Memory Images
text selected by Karen Di Franco
Wednesday 9 July, 7-8.30pm.
We will have read and will be discussing:
‘Bergsonian Difference’ from 'The Nick of Time: Politics, Evolution, and the Untimely', by Elizabeth Grosz text
​
and if you have time,
​
‘The Art of Memory in Greece: Memory and the Soul’ from 'The Art of Memory' by Frances Yates text
This session will consider the production of the memory image, as understood by Bergson and in the teachings of rhetoric in antiquity.
‘The strange inventiveness of Bergson’s conception of the relations between matter and memory, or, in more conventional philosophical terms, between body and mind, becomes apparent at the very opening of Matter and Memory. He defines matter, not in terms of substance or extension, as it has been generally understood in the Cartesian tradition, but in terms of images: matter is the ongoing production or profusion of images. The structure of matter is imagistic, which is not to claim that it is reduced to the imagistic perception of a subject (i.e., idealism) or that the image is necessarily or in any privileged manner visual. Matter is conceptualized as midway between the image, so central to idealism, and the object-in-itself, so central to materialism.

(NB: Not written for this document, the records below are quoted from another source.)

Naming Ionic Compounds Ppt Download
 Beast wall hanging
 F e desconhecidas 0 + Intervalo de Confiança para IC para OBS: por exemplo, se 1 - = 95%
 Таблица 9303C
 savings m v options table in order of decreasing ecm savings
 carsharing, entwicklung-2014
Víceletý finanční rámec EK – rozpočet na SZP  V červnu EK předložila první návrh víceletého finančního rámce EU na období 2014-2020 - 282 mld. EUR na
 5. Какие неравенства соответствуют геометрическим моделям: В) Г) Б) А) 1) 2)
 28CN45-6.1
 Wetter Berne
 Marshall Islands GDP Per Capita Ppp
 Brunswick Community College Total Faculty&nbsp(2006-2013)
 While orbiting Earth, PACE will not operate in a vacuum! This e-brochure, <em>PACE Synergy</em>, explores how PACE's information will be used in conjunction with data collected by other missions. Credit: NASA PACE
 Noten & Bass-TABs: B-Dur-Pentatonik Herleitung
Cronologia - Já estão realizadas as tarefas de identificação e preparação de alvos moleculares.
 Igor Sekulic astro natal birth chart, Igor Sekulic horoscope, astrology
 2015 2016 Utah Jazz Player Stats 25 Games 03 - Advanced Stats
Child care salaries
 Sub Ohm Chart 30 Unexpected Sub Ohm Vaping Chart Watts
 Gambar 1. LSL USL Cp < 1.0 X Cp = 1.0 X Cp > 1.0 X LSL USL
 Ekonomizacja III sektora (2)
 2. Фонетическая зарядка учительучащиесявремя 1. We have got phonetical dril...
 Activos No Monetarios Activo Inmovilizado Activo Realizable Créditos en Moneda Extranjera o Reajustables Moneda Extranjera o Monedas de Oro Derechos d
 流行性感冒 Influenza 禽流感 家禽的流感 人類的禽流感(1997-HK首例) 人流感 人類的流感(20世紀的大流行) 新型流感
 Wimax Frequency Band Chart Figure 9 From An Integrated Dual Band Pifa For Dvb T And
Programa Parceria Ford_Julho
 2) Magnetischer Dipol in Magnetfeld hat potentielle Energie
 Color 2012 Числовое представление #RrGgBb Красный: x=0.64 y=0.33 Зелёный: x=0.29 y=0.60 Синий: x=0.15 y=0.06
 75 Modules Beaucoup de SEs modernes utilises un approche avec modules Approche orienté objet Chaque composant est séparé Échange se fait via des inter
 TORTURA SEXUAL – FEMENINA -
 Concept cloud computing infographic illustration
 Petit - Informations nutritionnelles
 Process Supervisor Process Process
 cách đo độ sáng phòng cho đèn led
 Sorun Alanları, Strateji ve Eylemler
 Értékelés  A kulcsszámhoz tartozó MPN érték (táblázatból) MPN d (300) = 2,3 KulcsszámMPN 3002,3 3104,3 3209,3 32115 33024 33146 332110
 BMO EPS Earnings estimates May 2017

Matter is an aggregate of images that occasion, in the presence of a perceiver, a series of multisensory perceptions, images capable of representation by many if not all of the senses and by other perceivers: ‘‘Matter, in our view, is an aggregate of ‘images.’ And by ‘image’ we mean a certain existence which is more than that which the idealist calls a representation, but less than that which the realist calls a thing—an existence placed half-way between the ‘thing’ and the ‘representation’ . . . the object exists in itself, and, on the other hand, the object is, in itself, pictorial, as we perceive it: the image it is, but a self-existing image’’ (mm 9–10).’